(Thinking out loud about how my categorization thing will end up relating to your abstraction thing …)
200-word recap of my thing: I’ve been relying on our standard configuration space metaphor, talking about running some “neutral” clustering algorithm on some choice of subspace (which is “value-laden” in the sense that what features you care about predicting depends on your values). This lets me explain how to think about dolphins: they simultaneously cluster with fish in one subspace, but also cluster with other mammals in a different subspace, no contradiction there. It also lets me explain what’s wrong with a fake promotion to “Vice President of Sorting”: the “what business cards say” dimension is a very “thin” subspace; if it doesn’t cluster with anything else, then there’s no reason we care. As my measurement of what makes a cluster “good”, I’m using the squared error, which is pretty “standard”—that’s basically what, say, k means clustering is doing—but also pretty ad hoc: I don’t have a proof of why squared error and only squared error is the right calculation to be doing given some simple deciderata, and it probably isn’t. (In contrast, we can prove that if you want a monotonic, nonnegative, additive measure of information, you end up with entropy: the only free choice is the base of the logarithm.)
What I’m hearing from the parent and your reply to my comment on ”… Ad Hoc Mathematical Definitions?”: talking about looking for clusters in some pre-chosen subspace of features is getting the actual AI challenge backwards. There are no pre-existing features in the territory; rather, conditional-independence structure in the territory is what lets us construct features such that there are clusters. Saying that we want categories that cluster in a “thick” subspace that covers many dimensions is like saying we want to measure information with “a bunch of functions like X2, sin(Y), eX+2X−1, &c., and require that those also be uncorrelated”: it probably works, but there has to be some deeper principle that explains why most of the dimensions and ad hoc information measures agree, why we can construct a “thick” subspace.
To explain why “squiggly”, “gerrymandered” categories are bad, I said that if you needed to make a decision that depended on how big an integer is, categorizing by parity would be bad: the squared-error score quantifies the fact that 2 is more similar to 3 than 12342. But notice that the choice of feature (the decision quality depending on magnitude, not parity) is doing all the work: 2 is more similar to 12342 than 3 in the mod-2 quotient space!
So maybe the exact measure of “closeness” in the space (squared error, or whatever) is a red herring, an uninteresting part of the problem?—like the choice of logarithm in the definition of entropy. We know that there isn’t any principled reason why base 2 or base e is better than any others.

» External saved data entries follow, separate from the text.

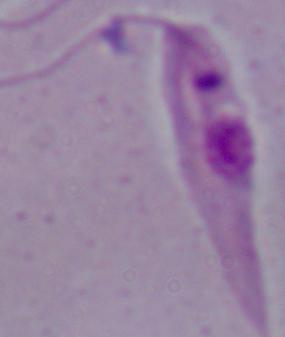
Summary:
  - Identification: Leishmania
  - Magnification: 1000x
  - Modality: micrograph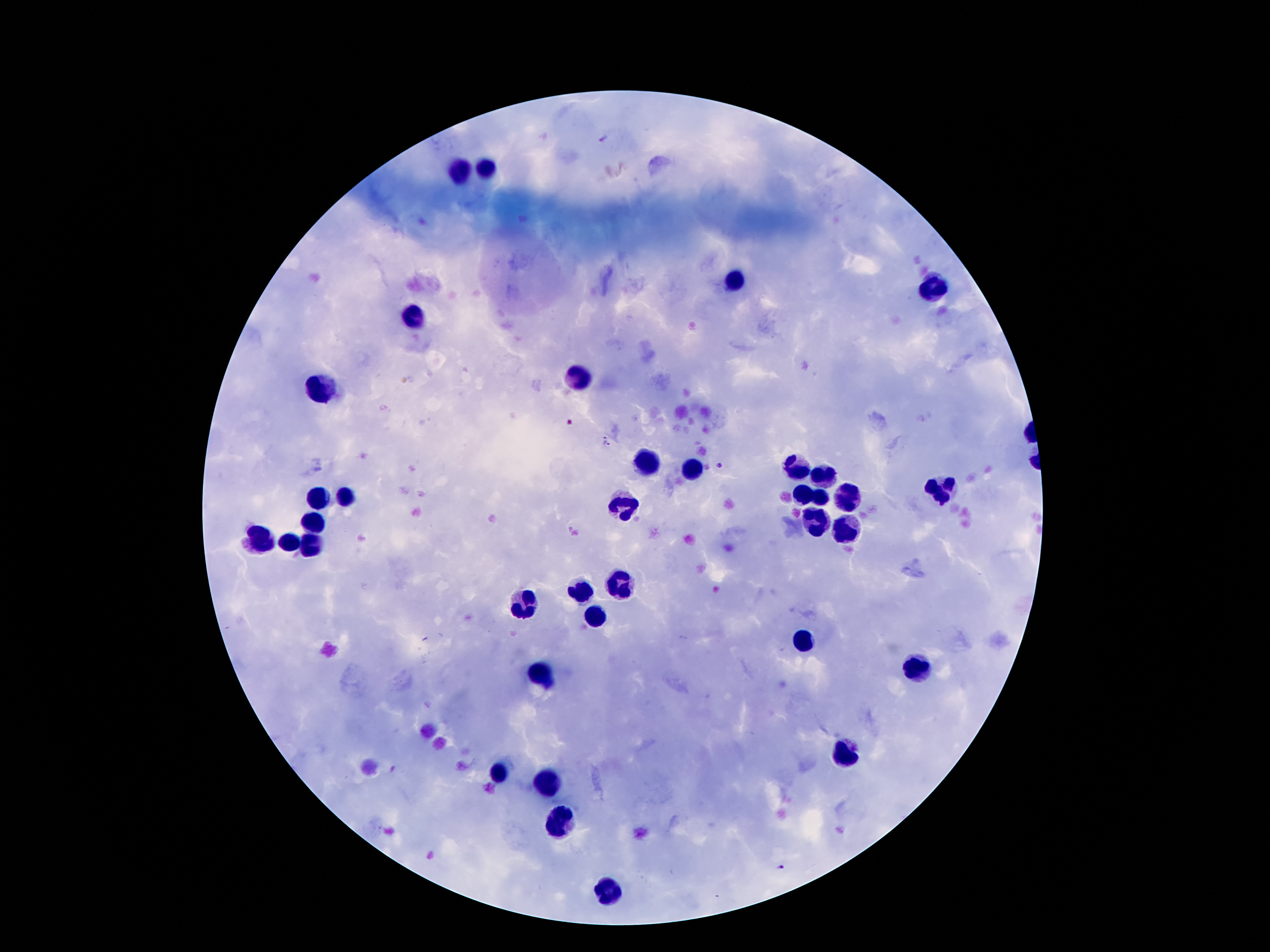 Approximate centers as {x, y} in pixels. Leukocyte locations: {484, 168}, {459, 170}, {736, 285}, {936, 291}, {411, 314}, {575, 379}, {316, 386}, {650, 465}, {797, 468}, {690, 470}, {822, 476}, {943, 490}, {801, 493}, {846, 495}, {348, 497}, {820, 497}, {319, 499}, {623, 504}, {316, 522}, {816, 524}, {843, 527}, {258, 541}, {291, 544}, {310, 545}, {618, 584}, {581, 592}, {525, 605}, {594, 616}, {805, 640}, {917, 669}, {540, 672}, {843, 754}, {502, 772}, {545, 780}, {558, 820}, {606, 891}. Plasmodium parasite locations: {602, 138}, {606, 441}, {718, 465}, {784, 870}. Patient malaria status: positive for Plasmodium falciparum. Giemsa-stained preparation. 100x magnification. Smartphone photograph taken through the microscope eyepiece. Thick blood film. Image is 1270×952 pixels. Single field of view.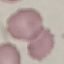

Malaria status: uninfected. Acquired by smartphone through the microscope eyepiece. Thin blood smear. Automatically extracted cell patch, resized to 64 × 64 pixels. Giemsa-stained preparation.Name the cell type shown.
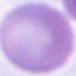
This is an erythrocyte.

modality: photomicrograph
magnification: 1000x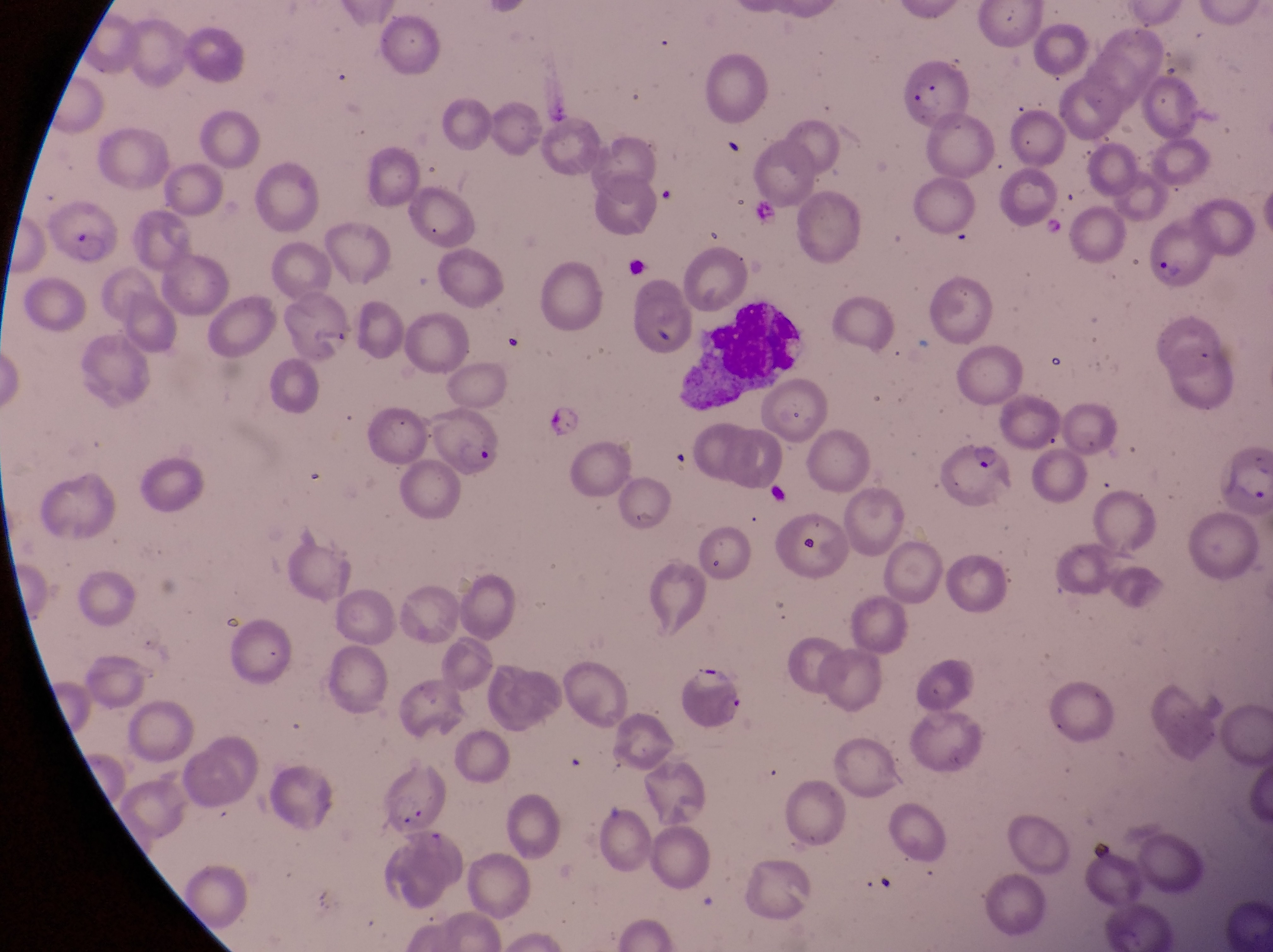

Approximate bounding boxes as (left, top, right, bottom) in pixels.
Summary:
  - Leukocyte locations: (687, 301, 808, 411)
  - Parasitised red blood cell locations: (901, 60, 973, 132), (43, 202, 123, 270), (1150, 222, 1219, 290), (764, 382, 833, 445), (427, 410, 505, 482), (938, 439, 1013, 507)
  - Capture: smartphone photograph through the eyepiece of an Olympus CX-23 microscope
  - Field of view: single
  - Preparation: thin blood film
  - Magnification: 1000x
  - Image size: 1273×952 pixels
  - Country: Uganda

It’s just that we’re talking about how uncertainty relates to information, so if we use our standard representation of uncertainty as probabilities from 0 to 1 under which independent events multiply, then we have a homomorphism from multiplication (of probability) to addition (of information), which means you have to pick a base for the logarithm if you want to work with concrete numbers instead of abstract nonsense.
If this is a good analogy, then we’re looking for some sort of deeper theorem about “closeness” and conditional independence “and stuff” that explains why the configuration space metaphor works—after which we’ll be able to show that the choice of metric on the “space” will be knowably arbitrary??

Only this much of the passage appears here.